• _Extracted text_
*-*-*

### Notebook to define and run the main pipeline, consisting of sagemaker jobs, to collect and process the data, train and evaluate the model, and register it to the model registry, also tracks train and evaluation parameters and metrics using mlflow experiments

In [24]:
%pip install stepfunctions

import pandas as pd
import json
import boto3
import pathlib
import io
import sagemaker
from time import gmtime, strftime, sleep
from sagemaker.deserializers import CSVDeserializer
from sagemaker.serializers import CSVSerializer
import sagemaker
from sagemaker.experiments.run import Run, load_run
import time
from datetime import datetime
from sagemaker import image_uris
from sagemaker.estimator import Estimator

from sagemaker.workflow.pipeline_context import PipelineSession
from sagemaker.xgboost.estimator import XGBoost
from sagemaker.processing import ProcessingInput, ProcessingOutput, ScriptProcessor
from sagemaker.inputs import TrainingInput

from sagemaker.workflow.pipeline import Pipeline
from sagemaker.workflow.steps import ProcessingStep, TrainingStep, CreateModelStep
from sagemaker.workflow.check_job_config import CheckJobConfig
from sagemaker.workflow.parameters import (
    ParameterInteger,
    ParameterFloat,
    ParameterString,
    ParameterBoolean,
)

*-*-*

Items from a dataset:
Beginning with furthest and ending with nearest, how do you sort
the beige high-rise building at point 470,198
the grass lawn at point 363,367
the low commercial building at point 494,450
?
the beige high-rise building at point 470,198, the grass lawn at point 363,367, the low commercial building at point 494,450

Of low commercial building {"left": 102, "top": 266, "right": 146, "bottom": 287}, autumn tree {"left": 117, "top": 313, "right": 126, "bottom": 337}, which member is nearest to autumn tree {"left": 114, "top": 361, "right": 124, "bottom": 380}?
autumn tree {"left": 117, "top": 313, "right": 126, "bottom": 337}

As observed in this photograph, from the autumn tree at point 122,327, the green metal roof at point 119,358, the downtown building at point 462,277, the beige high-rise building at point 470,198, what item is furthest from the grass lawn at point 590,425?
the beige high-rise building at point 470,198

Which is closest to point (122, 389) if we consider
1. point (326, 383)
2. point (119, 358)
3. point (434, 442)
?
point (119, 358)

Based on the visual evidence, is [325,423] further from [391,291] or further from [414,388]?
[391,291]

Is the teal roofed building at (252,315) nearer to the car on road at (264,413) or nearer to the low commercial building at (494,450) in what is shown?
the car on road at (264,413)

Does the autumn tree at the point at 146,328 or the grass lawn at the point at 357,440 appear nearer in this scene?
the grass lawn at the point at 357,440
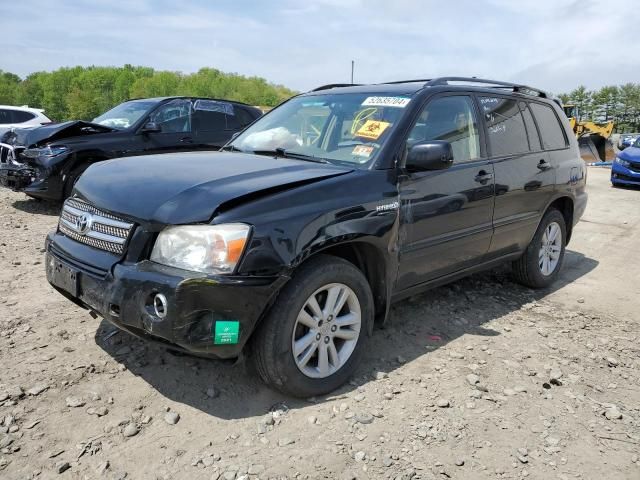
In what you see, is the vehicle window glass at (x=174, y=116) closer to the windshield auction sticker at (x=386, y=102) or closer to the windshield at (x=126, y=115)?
the windshield at (x=126, y=115)

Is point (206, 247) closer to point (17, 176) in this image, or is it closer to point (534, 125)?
point (534, 125)

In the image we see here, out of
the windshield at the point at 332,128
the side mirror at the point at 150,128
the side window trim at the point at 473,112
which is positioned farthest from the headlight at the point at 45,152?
the side window trim at the point at 473,112

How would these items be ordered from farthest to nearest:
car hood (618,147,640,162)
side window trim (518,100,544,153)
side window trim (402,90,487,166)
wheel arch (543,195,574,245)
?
1. car hood (618,147,640,162)
2. wheel arch (543,195,574,245)
3. side window trim (518,100,544,153)
4. side window trim (402,90,487,166)

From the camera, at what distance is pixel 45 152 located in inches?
286

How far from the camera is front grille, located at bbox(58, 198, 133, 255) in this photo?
9.01ft

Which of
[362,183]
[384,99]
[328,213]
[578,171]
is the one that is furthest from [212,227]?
[578,171]

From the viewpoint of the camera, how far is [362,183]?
3141 mm

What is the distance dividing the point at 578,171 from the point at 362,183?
10.7ft

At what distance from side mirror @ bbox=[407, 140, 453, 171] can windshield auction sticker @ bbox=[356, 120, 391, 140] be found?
254 mm

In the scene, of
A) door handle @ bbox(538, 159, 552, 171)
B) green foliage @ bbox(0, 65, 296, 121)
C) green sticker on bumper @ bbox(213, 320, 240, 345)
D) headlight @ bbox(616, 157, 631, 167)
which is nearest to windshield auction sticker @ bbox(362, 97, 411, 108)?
door handle @ bbox(538, 159, 552, 171)

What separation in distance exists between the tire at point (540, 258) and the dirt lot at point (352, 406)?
669mm

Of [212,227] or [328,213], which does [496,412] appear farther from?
[212,227]

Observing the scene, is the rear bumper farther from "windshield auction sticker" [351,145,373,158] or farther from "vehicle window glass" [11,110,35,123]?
"vehicle window glass" [11,110,35,123]

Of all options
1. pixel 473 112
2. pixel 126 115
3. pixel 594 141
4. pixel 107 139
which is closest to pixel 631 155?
pixel 594 141
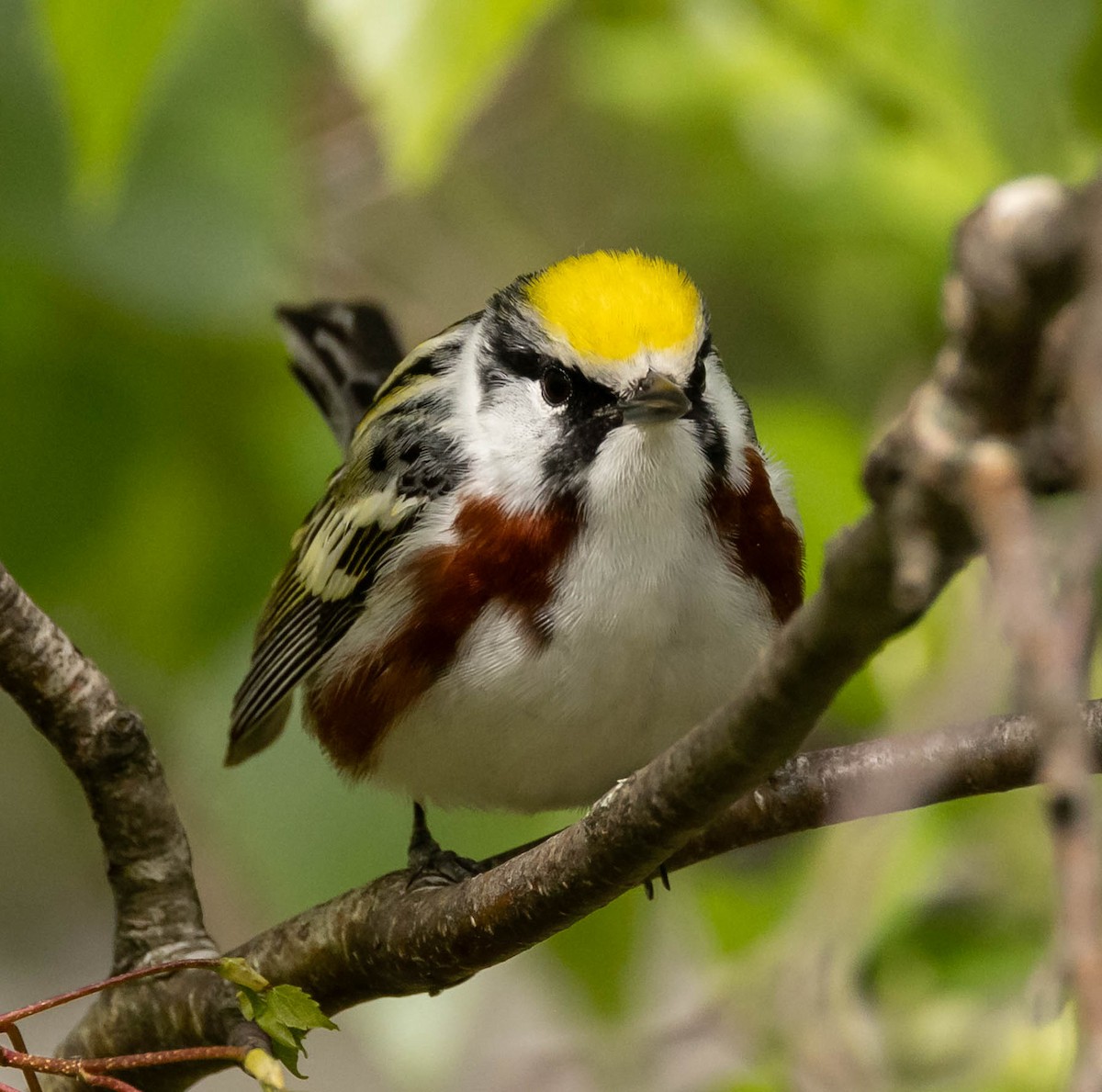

*-*-*

Write out the full notebook excerpt word for word, keeping every line as it appears. These items have no connection to the notebook excerpt.

• _Solved exercise_
### Notebook to define and run the main pipeline, consisting of sagemaker jobs, to collect and process the data, train and evaluate the model, and register it to the model registry, also tracks train and evaluation parameters and metrics using mlflow experiments

In [24]:
%pip install stepfunctions

import pandas as pd
import json
import boto3
import pathlib
import io
import sagemaker
from time import gmtime, strftime, sleep
from sagemaker.deserializers import CSVDeserializer
from sagemaker.serializers import CSVSerializer
import sagemaker
from sagemaker.experiments.run import Run, load_run
import time
from datetime import datetime
from sagemaker import image_uris
from sagemaker.estimator import Estimator

from sagemaker.workflow.pipeline_context import PipelineSession
from sagemaker.xgboost.estimator import XGBoost
from sagemaker.processing import ProcessingInput, ProcessingOutput, ScriptProcessor
from sagemaker.inputs import TrainingInput

from sagemaker.workflow.pipeline import Pipeline
from sagemaker.workflow.steps import ProcessingStep, TrainingStep, CreateModelStep
from sagemaker.workflow.check_job_config import CheckJobConfig
from sagemaker.workflow.parameters import (
    ParameterInteger,
    ParameterFloat,
    ParameterString,
    ParameterBoolean,
)